(Problem statement) Continue the news account of the D.C. Council's vote on Moravec's nomination, starting after its last sentence.

(Supplied passage)

===============

Moravec’s nomination came up for council consideration July 11, the final summer legislative session, and went down in a 12-1 rejection. Jarvis did vote for Moravec but never said a single word in support of him in the council debate. Ward 3 Councilmember Kathy Patterson took aim at Moravec—the only one of Williams’ four NCRC appointees to get challenged—because he is a Bethesda resident whose out-of-town status, she argued, should disqualify him from serving on such a key panel. Ward 6 Councilmember Sharon Ambrose also spoke against Moravec because he works at George Washington University, a lightning rod for land-use quarrels in Ward 2.
When her turn came to speak on the mayor’s nominee, Jarvis sounded like an administration critic. “I would have preferred that the mayor submitted names of D.C. residents as well,” said the councilmember, who went on to say that the NCRC statute left open the possibility of appointing a non-D.C. type with a “substantial connection” to the city. “Therefore, I did not oppose the mayor’s nominee,” said Jarvis.

===============

(Information shown)
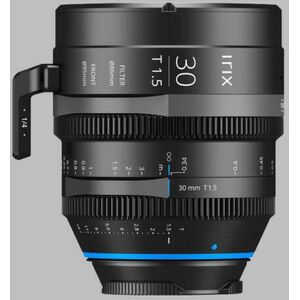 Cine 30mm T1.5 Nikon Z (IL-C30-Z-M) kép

===============

(Expected answer)
Now there’s a fierce advocate in action.
Folks in the mayor’s suite were hoping that $111 million would buy them a more grateful Jarvis. After all, Williams in late June designated that much cash for the revitalization of Georgia Avenue, the political heart of Jarvis Country. When asked about her bona fides as a Williams ally, Jarvis replied, “I indicated my support for the nominee.”
Moravec calls the council’s position on his appointment “amazingly parochial.” “Frankly, it’s telling people like me, who are trying to do good for the District of Columbia…that you’re not welcome,” he says.
Administration sources confide that Williams was likewise peeved at the council—and particularly at Jarvis—for dissing his appointee. One good reason for the angst is that Moravec helped raise more than $20,000 for Williams’ 1998 mayoral campaign, according to sources who participated in the campaign. “I was the only one with a 301 area code on [Williams’] finance committee from earliest days,” says Moravec, who also gave $500 to Jarvis’ 2000 campaign.
Even Ambrose, who’s not as loyal to Williams as is Jarvis, reports having felt the wrath of mayoral Chief of Staff Abdusalam Omer. “He said to me, ‘I thought you were our friend.’”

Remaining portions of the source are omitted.